Bachar el-Assad se met en scène en voiture dans la Ghouta orientale
Bachar el-Assad se met en scène en voiture dans la Ghouta orientale © capture d'écran

Au son, c’est un monologue ininterrompu de Bachar El Assad

A l’image, ce long plan séquence repéré par CNN s’avère parfaitement glaçant. On n’y voit pourtant, ni combat, ni blessé, ni cadavre. Simplement, un dictateur au volant de sa voiture. 

Il se filme, conduisant lui-même sa Honda Civic, sans cravate, rasé de près, lunettes de soleil aux verres irisés. Très détendu, il quitte Damas et il roule vers l’Est. Vers la Ghouta, en fait. Peu à peu, les immeubles et les ronds-points bondés de la capitale laissent place à un paysage inhabité, jonchés de gravats et des carcasses en béton abandonnées.  Bachar conduit. Bachar palabre…    

Et il nous demande de juger sur pièce : regardez ! Preuve que le danger terroriste s’est éloigné, je longe ces routes sans escorte officielle, sans service de sécurité. 

Tout est symbole dans ces vidéos en apparence anodines : preuve que j’ai fait tout cela pour le bien de mon peuple, je me tiens là où je les invite à revenir. D’ailleurs, je suis comme eux, je suis sans chauffeur. 

Mise en scène calibrée

Du point de vue du régime syrien, on est après la bataille, c’est calme, c’est rassurant. Du point de vue de la population civil, 1 500 morts en quatre semaines, dont 250 enfants, 40 000 déplacés au cours des sept derniers jours, c’est d’une indécence insoutenable. 

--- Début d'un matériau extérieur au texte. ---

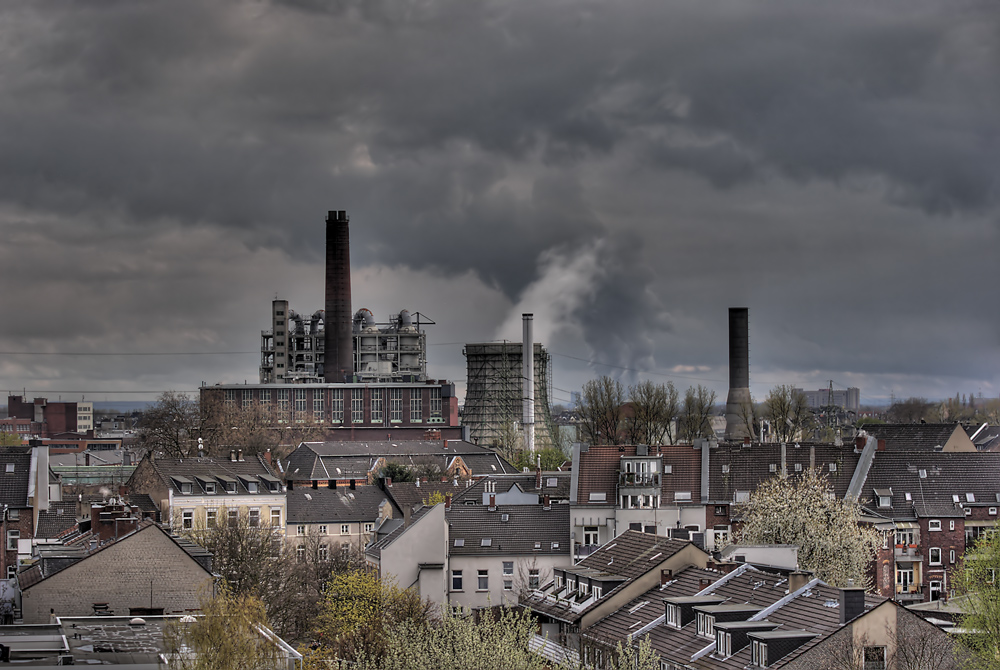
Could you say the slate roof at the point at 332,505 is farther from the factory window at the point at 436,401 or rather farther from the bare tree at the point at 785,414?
the factory window at the point at 436,401

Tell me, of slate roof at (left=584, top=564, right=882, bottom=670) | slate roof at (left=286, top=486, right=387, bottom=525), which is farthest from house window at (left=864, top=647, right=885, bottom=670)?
slate roof at (left=286, top=486, right=387, bottom=525)

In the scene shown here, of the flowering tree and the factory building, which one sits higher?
the factory building

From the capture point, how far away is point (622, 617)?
3966cm

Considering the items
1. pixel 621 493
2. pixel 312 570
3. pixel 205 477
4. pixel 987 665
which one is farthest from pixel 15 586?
pixel 205 477

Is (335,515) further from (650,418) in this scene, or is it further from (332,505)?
(650,418)

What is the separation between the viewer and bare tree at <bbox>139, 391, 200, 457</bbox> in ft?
398

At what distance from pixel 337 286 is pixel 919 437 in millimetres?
91742

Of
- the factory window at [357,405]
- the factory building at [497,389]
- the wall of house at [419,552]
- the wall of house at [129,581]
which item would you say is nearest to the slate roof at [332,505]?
the wall of house at [419,552]

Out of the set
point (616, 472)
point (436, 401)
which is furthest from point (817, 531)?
point (436, 401)

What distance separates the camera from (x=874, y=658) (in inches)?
1235

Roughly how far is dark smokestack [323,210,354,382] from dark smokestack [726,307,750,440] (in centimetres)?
5386

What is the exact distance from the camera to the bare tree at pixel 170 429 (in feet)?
398

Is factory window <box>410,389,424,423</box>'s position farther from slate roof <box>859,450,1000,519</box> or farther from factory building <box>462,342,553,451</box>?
slate roof <box>859,450,1000,519</box>

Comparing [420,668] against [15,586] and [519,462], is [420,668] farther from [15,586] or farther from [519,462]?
[519,462]
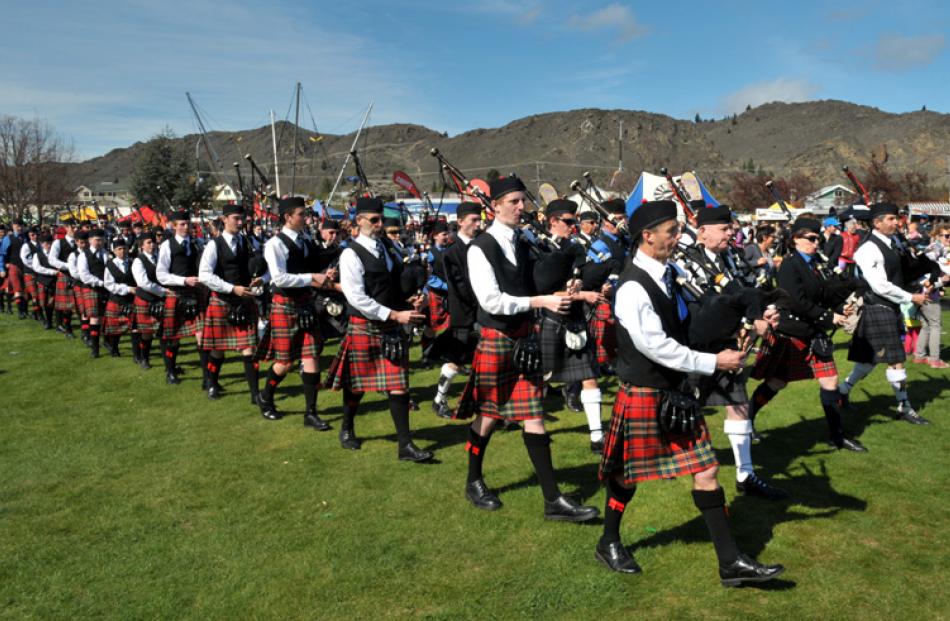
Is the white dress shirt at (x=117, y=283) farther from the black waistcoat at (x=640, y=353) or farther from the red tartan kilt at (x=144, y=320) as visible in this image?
the black waistcoat at (x=640, y=353)

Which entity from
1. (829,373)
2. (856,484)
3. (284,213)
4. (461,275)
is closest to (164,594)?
(461,275)

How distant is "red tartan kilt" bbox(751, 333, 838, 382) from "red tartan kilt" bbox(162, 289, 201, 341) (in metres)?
6.61

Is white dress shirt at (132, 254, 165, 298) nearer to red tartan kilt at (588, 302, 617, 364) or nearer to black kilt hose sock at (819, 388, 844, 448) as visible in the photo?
red tartan kilt at (588, 302, 617, 364)

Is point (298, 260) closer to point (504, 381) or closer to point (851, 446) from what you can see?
point (504, 381)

Pour nos yeux d’occidentaux abreuvés d’info, c’est encore autre chose. CNN, d’ailleurs, n’a pas pu s’empêcher de monter les images de Bachar au volant avec ça du son de la Ghouta sous les bombes. Evidemment, le contraste face au tyran au col de chemise déboutonné se révèle saisissant. Mais CNN avait-elle, là, besoin de montrer dépouilles et explosions pour faire son effet ? Claude Lanzmann, réalisateur de "Shoah", vous l’expliquerait cela mieux que moi. Bachar El Assad fait de la pédagogie en voiture. Il ne dit, ni ne montre lui-même rien de l’horreur qui l’a précédé en ces lieux. Et ça, ça raconte encore mieux son cynisme et son inhumanité. Pas la peine de l’illustrer.